ALN-P3: Unified Language Alignment for Perception, Prediction, and Planning in Autonomous Driving
This work addresses the problem of unified language alignment for autonomous driving systems, offering a novel framework that improves both driving decisions and language reasoning, though it appears incremental as it builds on existing integration efforts.
The paper tackles the challenge of integrating large language models into autonomous driving systems to simultaneously enhance driving performance and vision-language reasoning, proposing ALN-P3, a unified co-distillation framework that achieves state-of-the-art results on multiple benchmarks.
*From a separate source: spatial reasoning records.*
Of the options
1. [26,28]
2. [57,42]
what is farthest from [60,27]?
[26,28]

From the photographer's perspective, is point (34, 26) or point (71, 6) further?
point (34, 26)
Recent advances have explored integrating large language models (LLMs) into end-to-end autonomous driving systems to enhance generalization and interpretability. However, most existing approaches are limited to either driving performance or vision-language reasoning, making it difficult to achieve both simultaneously. In this paper, we propose ALN-P3, a unified co-distillation framework that introduces cross-modal alignment between "fast" vision-based autonomous driving systems and "slow" language-driven reasoning modules. ALN-P3 incorporates three novel alignment mechanisms: Perception Alignment (P1A), Prediction Alignment (P2A), and Planning Alignment (P3A), which explicitly align visual tokens with corresponding linguistic outputs across the full perception, prediction, and planning stack. All alignment modules are applied only during training and incur no additional costs during inference. Extensive experiments on four challenging benchmarks-nuScenes, Nu-X, TOD3Cap, and nuScenes QA-demonstrate that ALN-P3 significantly improves both driving decisions and language reasoning, achieving state-of-the-art results.